§ Extract:
The videotaped fatal beating of 16-year-old Chicago Public School student Derrion Albert last month triggered a condemnation from Barack Obama and an emergency meeting at which Attorney General Eric Holder, Education Secretary Arne Duncan and Chicago Mayor Richard Daley tried to figure out how the education and criminal justice system had failed Albert. But these high-profile figures largely omitted one other important issue – public housing.  Derrion Albert grew up in the Altgeld Gardens homes, a public housing project with the kinds of problems that Chicago public housing residents have endured for decades – problems that result in a violent and dangerous environment, where poor building maintenance and security, drug dealing, petty crime, and even serious violence are facts of daily life.

The Altgeld Gardens homes are the largest remaining housing project built and maintained by the Chicago Housing Authority (or CHA), which for decades has managed Chicago public housing with results that range from uneven to disastrous.  Chicago’s elected leaders have been at perpetual odds with the CHA – for years the mayor appointed its board of directors, but the mayor and city council distanced themselves from the housing authority’s decisions. That changed in February 2000 when Daley took over CHA and said all decisions would go through city hall. Further, Daley unveiled – in conjunction with the U.S. Department of Housing and Urban Development – a ten-year “Plan for Transformation” for Chicago public housing. The worst projects – cheaply built concrete high-rises – would face the wrecking ball; slightly less hopeless projects like Altgeld would be rehabilitated; and public housing tenants – usually poor and usually black – would   live side-by-side with Chicagoans of all races and incomes.

Nearly a decade later, that plan is far from completion. “The original timing goals of the plan were mandated by HUD and Congress,” says Robyn Snyderman, vice president of community development at Chicago’s Metropolitan Planning Council, a non-profit that has worked with the city on plan for transformation project. “And not all of them were terribly realistic.”  A recent audit of the CHA demonstrates how much is left to do – and how the real estate bust has added to the already precarious position of public housing residents.  However, the audit makes clear that the new vision for public housing can work – if Mayor Daley, the Chicago city council, and HUD care enough to make it work.

Here’s the Plan

A couple of weeks prior to Derrion Albert’s death, the Chicago-based Business and Professional People for the Public Interest issued the report The Third Side: A Mid-Course Report on the Transformation of Public Housing. BPI, its preferred acronym, might have the most generic, forgettable name in the history of non-profits. But behind the report and the group’s overall work on public housing stands housing attorney Alex Polikoff, who has spent more than forty years fighting for racial and economic integration in Chicago housing.  Polikoff is a critic of CHA, though he is not among those who believe that Daley is really running CHA to enrich his real estate developer pals and push public housing residents out of rapidly gentrifying areas. A Chicago Tribune investigation last year arguably offered evidence for this argument, arguing that the real beneficiaries of the Plan for Transformation are locally famous developers.

§ Task requirements:
1) Print, with no changes, the part of the data items that opens with the line containing "B5/e D6/h B5/q." and closes with the line containing "Write the LilyPond".
2) Write what comes next in the article on Chicago public housing, picking up after its final sentence.
The text and the data items that follow have no connection to each other.

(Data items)
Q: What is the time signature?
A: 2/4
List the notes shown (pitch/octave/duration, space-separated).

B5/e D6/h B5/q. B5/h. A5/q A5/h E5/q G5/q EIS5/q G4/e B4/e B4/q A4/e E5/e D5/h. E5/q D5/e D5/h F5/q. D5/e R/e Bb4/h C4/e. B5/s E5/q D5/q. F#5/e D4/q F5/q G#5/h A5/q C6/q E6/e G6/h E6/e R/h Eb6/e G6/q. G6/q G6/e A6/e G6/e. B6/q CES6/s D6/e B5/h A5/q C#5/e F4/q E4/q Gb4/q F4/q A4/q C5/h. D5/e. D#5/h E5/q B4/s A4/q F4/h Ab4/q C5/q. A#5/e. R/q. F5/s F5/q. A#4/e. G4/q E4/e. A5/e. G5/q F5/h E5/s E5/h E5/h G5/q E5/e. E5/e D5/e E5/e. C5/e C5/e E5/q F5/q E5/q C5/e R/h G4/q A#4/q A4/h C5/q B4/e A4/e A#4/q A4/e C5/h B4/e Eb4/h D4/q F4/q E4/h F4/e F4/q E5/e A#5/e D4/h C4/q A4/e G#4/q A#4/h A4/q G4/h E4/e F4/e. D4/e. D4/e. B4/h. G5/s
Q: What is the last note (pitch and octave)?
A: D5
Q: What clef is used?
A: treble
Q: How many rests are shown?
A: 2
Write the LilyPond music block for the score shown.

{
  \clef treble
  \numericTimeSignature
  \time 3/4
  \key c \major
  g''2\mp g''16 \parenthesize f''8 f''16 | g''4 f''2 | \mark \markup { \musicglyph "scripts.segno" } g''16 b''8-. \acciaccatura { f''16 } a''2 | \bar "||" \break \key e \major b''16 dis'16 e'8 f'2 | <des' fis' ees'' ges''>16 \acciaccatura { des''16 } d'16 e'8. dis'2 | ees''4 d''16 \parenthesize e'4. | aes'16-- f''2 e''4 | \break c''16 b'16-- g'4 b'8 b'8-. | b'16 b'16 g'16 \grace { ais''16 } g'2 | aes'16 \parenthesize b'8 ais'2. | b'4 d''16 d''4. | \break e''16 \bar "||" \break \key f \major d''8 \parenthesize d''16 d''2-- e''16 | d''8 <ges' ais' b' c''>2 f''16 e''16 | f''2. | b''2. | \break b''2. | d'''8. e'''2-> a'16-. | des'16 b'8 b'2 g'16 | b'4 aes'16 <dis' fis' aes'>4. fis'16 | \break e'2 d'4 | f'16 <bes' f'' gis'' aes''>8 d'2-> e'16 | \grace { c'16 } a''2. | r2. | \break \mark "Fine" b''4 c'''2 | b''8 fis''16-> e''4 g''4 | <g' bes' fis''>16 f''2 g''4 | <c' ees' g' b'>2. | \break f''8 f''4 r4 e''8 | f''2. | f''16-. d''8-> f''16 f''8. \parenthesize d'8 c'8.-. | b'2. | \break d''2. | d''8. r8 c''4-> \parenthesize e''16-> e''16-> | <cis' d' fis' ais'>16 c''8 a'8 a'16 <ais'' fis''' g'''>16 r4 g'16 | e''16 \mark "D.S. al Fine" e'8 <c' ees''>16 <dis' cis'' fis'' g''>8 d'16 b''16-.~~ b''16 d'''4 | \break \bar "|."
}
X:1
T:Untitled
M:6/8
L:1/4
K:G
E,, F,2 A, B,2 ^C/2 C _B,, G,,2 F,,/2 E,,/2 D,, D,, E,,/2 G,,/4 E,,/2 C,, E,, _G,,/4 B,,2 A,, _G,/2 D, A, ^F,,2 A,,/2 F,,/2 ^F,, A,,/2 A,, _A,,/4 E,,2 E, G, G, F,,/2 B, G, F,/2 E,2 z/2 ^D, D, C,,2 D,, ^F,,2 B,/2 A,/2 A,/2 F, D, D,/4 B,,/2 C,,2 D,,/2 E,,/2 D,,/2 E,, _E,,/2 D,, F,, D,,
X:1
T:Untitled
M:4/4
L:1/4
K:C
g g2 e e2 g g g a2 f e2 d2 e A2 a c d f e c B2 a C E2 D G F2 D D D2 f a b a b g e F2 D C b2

§ Written responses:
1)
B5/e D6/h B5/q. B5/h. A5/q A5/h E5/q G5/q EIS5/q G4/e B4/e B4/q A4/e E5/e D5/h. E5/q D5/e D5/h F5/q. D5/e R/e Bb4/h C4/e. B5/s E5/q D5/q. F#5/e D4/q F5/q G#5/h A5/q C6/q E6/e G6/h E6/e R/h Eb6/e G6/q. G6/q G6/e A6/e G6/e. B6/q CES6/s D6/e B5/h A5/q C#5/e F4/q E4/q Gb4/q F4/q A4/q C5/h. D5/e. D#5/h E5/q B4/s A4/q F4/h Ab4/q C5/q. A#5/e. R/q. F5/s F5/q. A#4/e. G4/q E4/e. A5/e. G5/q F5/h E5/s E5/h E5/h G5/q E5/e. E5/e D5/e E5/e. C5/e C5/e E5/q F5/q E5/q C5/e R/h G4/q A#4/q A4/h C5/q B4/e A4/e A#4/q A4/e C5/h B4/e Eb4/h D4/q F4/q E4/h F4/e F4/q E5/e A#5/e D4/h C4/q A4/e G#4/q A#4/h A4/q G4/h E4/e F4/e. D4/e. D4/e. B4/h. G5/s
Q: What is the last note (pitch and octave)?
A: D5
Q: What clef is used?
A: treble
Q: How many rests are shown?
A: 2
Write the LilyPond music block for the score shown.

2)
But Polikoff and the other housing experts at BPI believe in the plan — they see it as not some real estate or gentrification scheme, but as a means to make Chicago a more equitable city. The report makes a compelling case for “blending” public housing tenants with tenants who pay the market-rate rent as well as blending public housing residents with condo owners. BPI stresses that mixed-income public housing units can break apart the isolation and hopelessness that accompanies what sociologist William Julius Wilson termed, 25 years ago, the “concentration of poverty” in Chicago’s black ghettos. “It does not require a stretch of the imagination,” the report’s authors argue, “to understand that life chances may be significantly improved for children who instead spend their formative years in better neighborhoods. At bottom, the promise of mixed-income communities may be . . . the promise of breaking a grim cycle of intergenerational public housing poverty.”

This intergenerational, concentrated public housing poverty reached crisis level 20 years ago. “By the late 1980s, Chicago’s largest public housing projects were dysfunctional,” writes Roosevelt University sociologist D. Bradford Hunt in a just-released book, Blueprint for Disaster: The Unraveling of Chicago Public Housing. “Poor, African American, female-headed families were ‘stacked on top of one another’ . . .[and]  surrounded by appalling physical neglect, random violence, and social disorder.”  Nearly every tenant was economically disadvantaged. In 1995, HUD found that of the fifteen poorest communities in the nation, 11 were Chicago public housing projects. Even more astonishing was the violence tenants encountered. In 1994, at the Henry Homes project, 40 percent of residents said that a bullet had entered their apartment in the past year.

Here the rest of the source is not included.